Congratulations on learning SQL! Now that you've learned all that, here are some ideas for how to keep going.
Try SQL in other environments
On Khan Academy, we created a playground for you to try out SQL with small amounts of fake data. We encourage you to keep experimenting with it here, but you'll likely want to use your skills in an environment with real data.
Try SQL for data analysis. These days, SQL is often used to analyze data that comes from all sorts of places. One way that you can start analyzing data immediately is with Google's BigQuery, which includes a SQL-like language, and lets you upload data or use public data sets. Read the BigQuery documentation or read this BigQuery tutorial.
Try SQL on the server-side. SQL can be used to manage the data in a app's server-side database. A user uses the app via the "frontend" (webpage or mobile app), the frontend sends HTTP requests to the "backend" (server), and the backend issues SQL commands to the database. You can set up a server-side app on your own computer using many different languages/frameworks, two popular stacks are LAMP and LAPP.

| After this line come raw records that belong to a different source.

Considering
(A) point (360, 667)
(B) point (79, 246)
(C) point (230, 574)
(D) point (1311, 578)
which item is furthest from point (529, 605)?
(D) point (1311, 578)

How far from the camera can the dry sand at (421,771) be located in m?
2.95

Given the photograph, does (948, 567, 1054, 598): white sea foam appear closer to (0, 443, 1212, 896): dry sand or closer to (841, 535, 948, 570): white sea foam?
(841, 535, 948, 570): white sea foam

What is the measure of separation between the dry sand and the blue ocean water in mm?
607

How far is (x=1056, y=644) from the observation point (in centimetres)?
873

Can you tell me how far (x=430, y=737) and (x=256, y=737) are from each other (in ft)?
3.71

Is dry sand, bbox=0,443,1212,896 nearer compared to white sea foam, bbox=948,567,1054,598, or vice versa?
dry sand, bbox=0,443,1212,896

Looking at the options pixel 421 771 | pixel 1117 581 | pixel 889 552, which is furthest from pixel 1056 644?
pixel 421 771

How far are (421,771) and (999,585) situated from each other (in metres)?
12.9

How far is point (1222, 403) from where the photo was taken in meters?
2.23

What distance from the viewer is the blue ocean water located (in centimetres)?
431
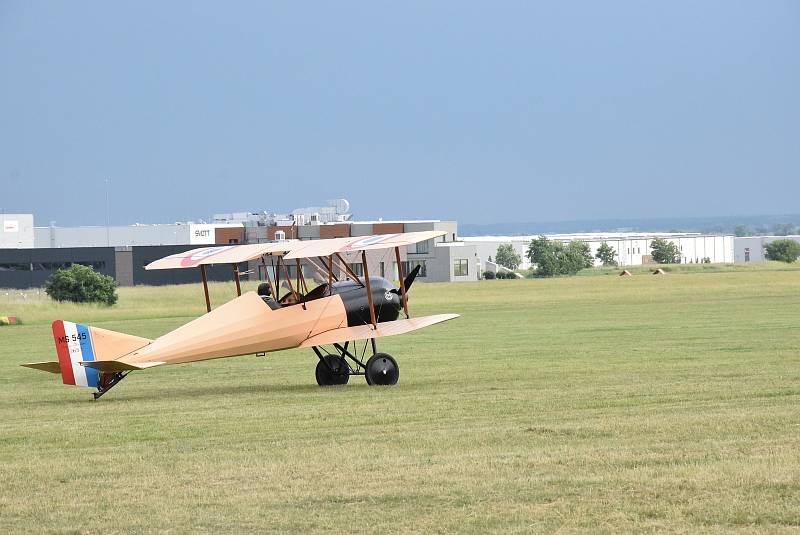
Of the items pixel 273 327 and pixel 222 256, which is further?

Try SQL in a webpage. If you don't have a server setup or data to analyze, you could use SQLite inside a webpage, to store data that the user creates while using the webpage. The data won't be stored when the user leaves the page, however. You can spin-off this example of using SQLite in a webpage.
Learn more SQL
We covered a lot of SQL, but as you use it more, particularly for creating read/write databases to power apps, you should familiarize yourself with all the features available. You can learn more about indexes and query planning, constraints, triggers, views, and foreign keys. It's best if you know which SQL environment you'll be using those features in first, so you can read the most accurate documentation for it.
You could also learn different versions of SQL that are used with popular database vendors, like MySQL, PostGreSQL, Oracle, MS SQL, and DB2, perhaps in combination with learning SQL on the server-side.
Go deeper on databases
SQL is a way to interact with databases, so by learning SQL, you've also learned a fair bit about how databases work. However, you can go much deeper in the area of databases - learning more about the theories, principles, and design - like relational design theory, relational algebra and unified modeling language. One way to learn those is with Stanford's self-paced Intro to Databases class.